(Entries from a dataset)
==============================

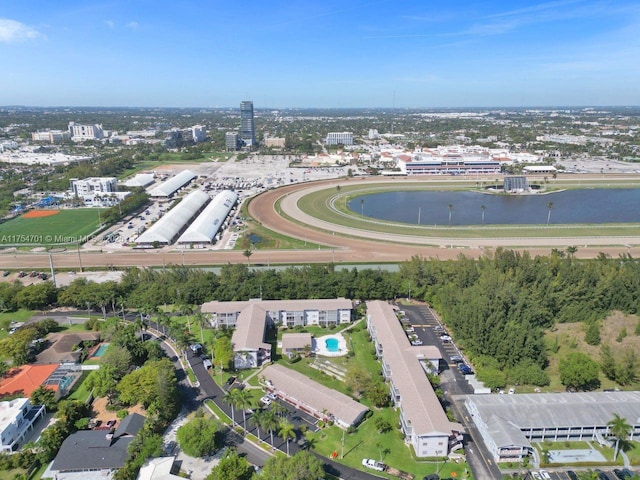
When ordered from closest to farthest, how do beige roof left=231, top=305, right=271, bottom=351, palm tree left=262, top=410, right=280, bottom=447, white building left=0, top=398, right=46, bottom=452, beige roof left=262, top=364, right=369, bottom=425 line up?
palm tree left=262, top=410, right=280, bottom=447 < white building left=0, top=398, right=46, bottom=452 < beige roof left=262, top=364, right=369, bottom=425 < beige roof left=231, top=305, right=271, bottom=351

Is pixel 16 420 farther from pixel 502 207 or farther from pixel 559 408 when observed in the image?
pixel 502 207

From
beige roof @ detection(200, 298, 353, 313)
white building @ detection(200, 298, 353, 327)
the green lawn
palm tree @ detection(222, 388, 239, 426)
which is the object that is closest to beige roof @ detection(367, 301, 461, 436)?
white building @ detection(200, 298, 353, 327)

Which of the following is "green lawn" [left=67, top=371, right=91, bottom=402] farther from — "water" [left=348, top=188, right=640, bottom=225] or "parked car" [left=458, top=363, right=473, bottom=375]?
"water" [left=348, top=188, right=640, bottom=225]

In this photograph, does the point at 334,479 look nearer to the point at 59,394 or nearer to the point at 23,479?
the point at 23,479

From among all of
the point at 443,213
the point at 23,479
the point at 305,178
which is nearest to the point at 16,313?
the point at 23,479

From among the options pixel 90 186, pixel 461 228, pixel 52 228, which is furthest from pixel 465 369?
pixel 90 186

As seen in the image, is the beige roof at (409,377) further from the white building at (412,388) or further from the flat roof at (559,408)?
the flat roof at (559,408)

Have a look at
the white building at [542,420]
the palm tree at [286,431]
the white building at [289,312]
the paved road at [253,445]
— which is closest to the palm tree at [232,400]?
the paved road at [253,445]
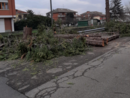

==============================

• [Task brief]: Render the records as a JSON list of strings, one string per line, starting at the line containing "From among all of" and ending at the end of the records. Leave out blank lines and pictures.

• [Solution]:
[
  "From among all of",
  "the point at 443,213",
  "the point at 23,479",
  "the point at 305,178",
  "which is nearest to the point at 16,313?",
  "the point at 23,479",
  "From among the options pixel 90 186, pixel 461 228, pixel 52 228, which is furthest from pixel 465 369?",
  "pixel 90 186",
  "As seen in the image, is the beige roof at (409,377) further from the white building at (412,388) or further from the flat roof at (559,408)?",
  "the flat roof at (559,408)",
  "Have a look at",
  "the white building at [542,420]",
  "the palm tree at [286,431]",
  "the white building at [289,312]",
  "the paved road at [253,445]",
  "— which is closest to the palm tree at [232,400]?",
  "the paved road at [253,445]"
]